Will The Next Startup Unicorn Come from Latin America?

While most startups are chasing unicorn status, some are closer to attaining it than others. The majority of unicorns are located in the United States, more specifically in Silicon Valley. But that is starting to change, albeit slowly. While unicorns are starting to pop up outside the San Francisco area, they are also starting to pop up much further south.

Latin American startups have started to catch the attention of unicorn chasers as their companies get closer and closer to that $1 billion valuation mark.

The current Latin American unicorns include: MercadoLibre, B2W, OLX, TOTVS, Despegar, and Globant. There are many other companies that are rounding that billion dollar mark, and VCs are starting to take note.

So why should Latin America garner more attention than companies coming out of Europe or Asia? The growth factor and the innovation levels are what make this region an attraction to VCs and the technology community as a whole.

Latin America is Growing

Latin America as a whole has been growing quickly and consistently year after year and the region’s GDP is expected to reach $15.14 trillion by 2025, making it one of the most important global markets in the world. Companies in Latin America are jumping on this momentous growth and building innovative and unique companies that disrupt the global market.

Latin American countries have opened up to partnerships with China, increasing trade relations between the two regions. And while the end result of this partnership has yet to be determined, it has brought more money into Latin America, as well as global recognition.

Mini Silicon Valleys have also popped up across Latin America - from Santiago to Bogota to Mexico City - and global startup founders are moving to these regions where talent remains high and cost of living remains low.

Innovation in Latin America

Innovation and market savviness is matching this economic growth. Many Latin American companies have been able to “find the gap” in the oversaturated startup market. The Venezuelan founders of Open English realized a gap in the language learning market: learners either had to learn in person with a native speaker who lived in their country or pay a lot to learn online. The team was able to undercut the market by offering cheaper English classes taught by native teachers, and the ability to take classes whenever the learner wants.

The team very smartly focused on opening headquarters in Miami, though they hold a presence in Silicon Valley. This move led Open English to capture talent and market space by realizing Miami is the natural bridge between the US and Latin American markets. The company’s smart decisions and continual innovation will make it a key player in the run for unicorn status, as they’re currently valued at roughly $350 million.

Copycatting Done Right

Many claim that Latin American startups simply copy what works in the United States and apply it to Latin American countries. This, to some extent is true, but there are many companies doing it right. Take Brazil’s Dafiti, valued at roughly $887 million.

Dafiti has been dubbed, “the Latin American Zappos”, but that’s not totally what made this company a success. Dafiti launched right as Internet access in Brazil became more widespread and when the e-commerce craze began in the region. Not only did Dafiti capture the market, who was ready for an online shopping experience, but they also offered a great user experience.

Dafiti offers free returns and exchanges - something that is definitely not the norm in any online or offline stores in Latin America.
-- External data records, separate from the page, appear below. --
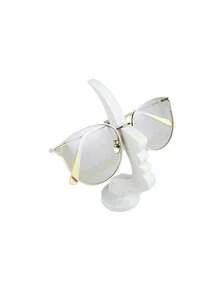 Unique, Artistic Curved Glasses Frame - A Modern, Minimalist Glasses Storage Rack With A Sturdy Base Design That Saves Space. A Stylish Desk/Bedside Decoration And Storage Solution. Durable Plastic Streamlined Design. A Creative Gift For Both Men And Women (Includes Glasses Frame Only, Not Lenses) - Multicolor - View 5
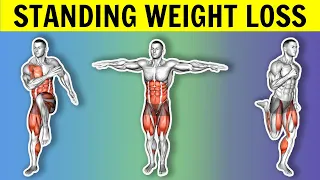 Best HIIT Standing Exercises to Lose Weight [Quick All Standing Fat Burning Cardio Workout]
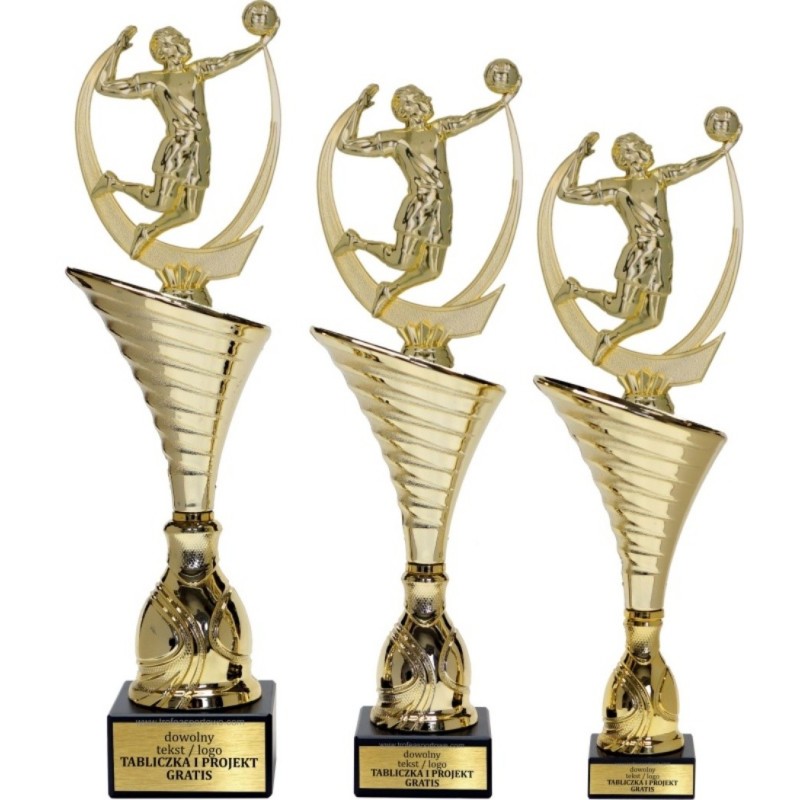 Komplet pucharów NT1000 z figurką siatkarz siatkówka 34-31-30 cm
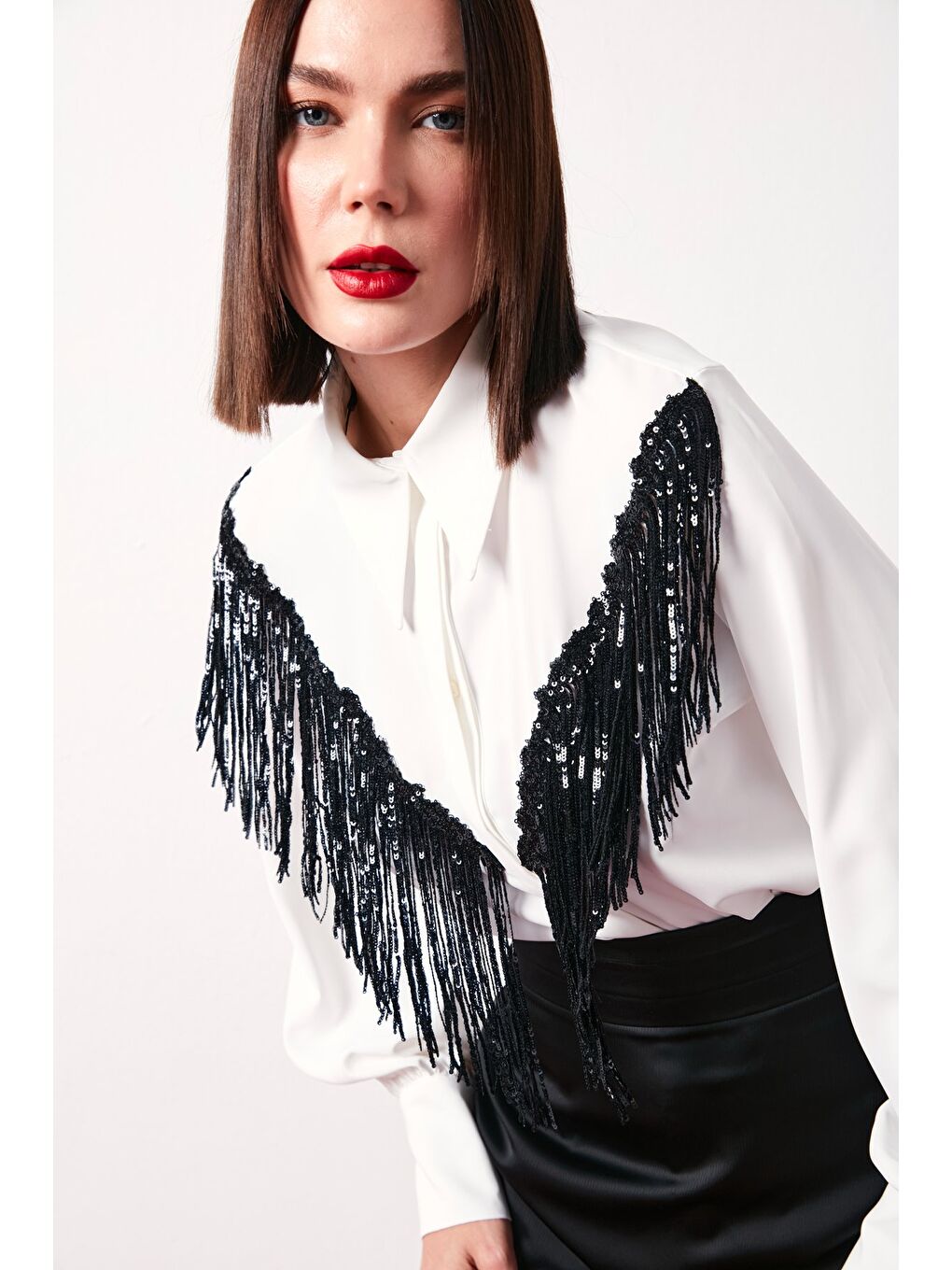 Ön Payet Detaylı Gömlek - Ekru-6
The company has incredibly happy customers, which translates to returning customers and an increase in sales. Dafiti has been able to use a known business model (Zappos) but tailor it to fit the Latin American market, making it quite a success in the region.

In the next decade, not only are we going to see more unicorns coming from Latin America, but we’re going to see many startups utilizing Miami as the bridge between the US and Latin American market. The innovation in the region is finally getting global recognition, which means more VCs will invest in startups in Latin America. This is a region to watch as the startup boom continues on.